## EXERCISE
Starting with the opening line of the entries below, transcribe each line exactly up to and including the one that has "About Zhongxiang Automation"; pictures are not copied.

Top of RECORDS SUPPLIED

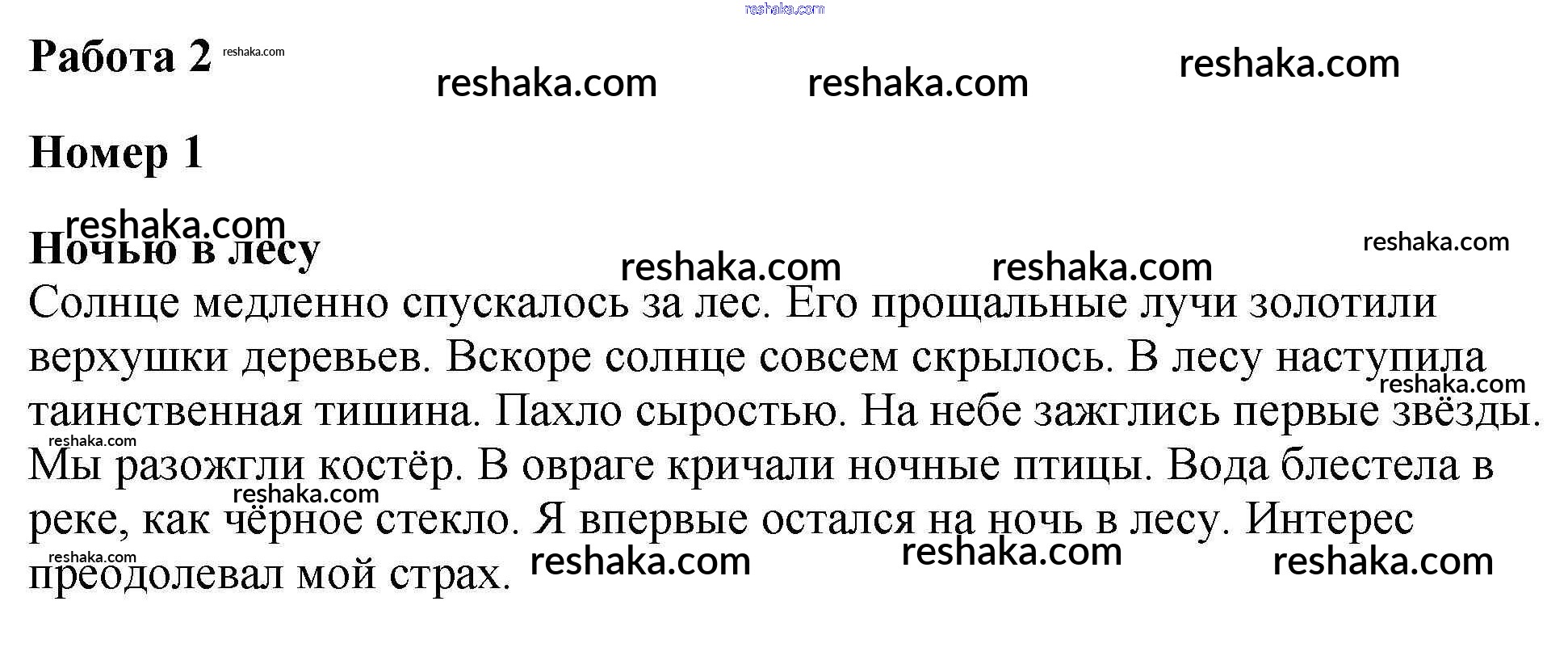 Работа 2

Номер 1

Ночью в лесу

Солнце медленно спускалось за лес. Его прощальные лучи золотили верхушки деревьев. Вскоре солнце совсем скрылось. В лесу наступила таинственная тишина. Пахло сыростью. На небе зажглись первые звёзды. Мы разожгли костёр. В овраге кричали ночные птицы. Вода блестела в реке, как чёрное стекло. Я впервые остался на ночь в лесу. Интерес преодолевал мой страх.

reshaka.com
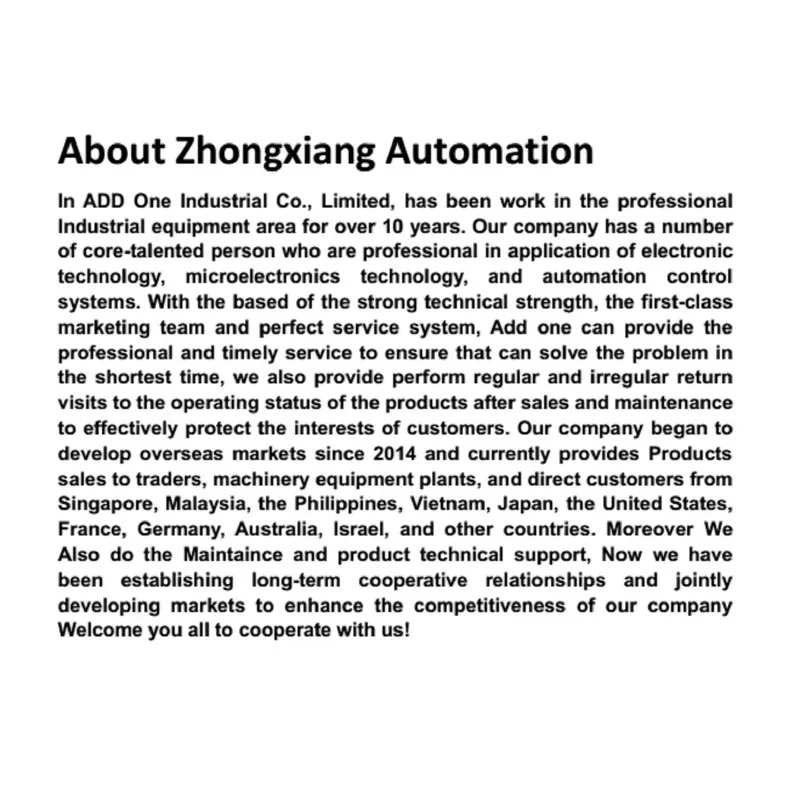 About Zhongxiang Automation

In ADD One Industrial Co., Limited, has been work in the professional Industrial equipment area for over 10 years. Our company has a number of core-talented person who are professional in application of electronic technology, microelectronics technology, and automation control systems. With the based of the strong technical strength, the first-class marketing team and perfect service system, Add one can provide the professional and timely service to ensure that can solve the problem in the shortest time, we also provide perform regular and irregular return visits to the operating status of the products after sales and maintenance to effectively protect the interests of customers. Our company began to develop overseas markets since 2014 and currently provides Products sales to traders, machinery equipment plants, and direct customers from Singapore, Malaysia, the Philippines, Vietnam, Japan, the United States, France, Germany, Australia, Israel, and other countries. Moreover We Also do the Maintaince and product technical support, Now we have been establishing long-term cooperative relationships and jointly developing markets to enhance the competitiveness of our company Welcome you all to cooperate with us!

Bottom of RECORDS SUPPLIED

## YOUR SOLUTION
 Работа 2

Номер 1

Ночью в лесу

Солнце медленно спускалось за лес. Его прощальные лучи золотили верхушки деревьев. Вскоре солнце совсем скрылось. В лесу наступила таинственная тишина. Пахло сыростью. На небе зажглись первые звёзды. Мы разожгли костёр. В овраге кричали ночные птицы. Вода блестела в реке, как чёрное стекло. Я впервые остался на ночь в лесу. Интерес преодолевал мой страх.

reshaka.com
 About Zhongxiang Automation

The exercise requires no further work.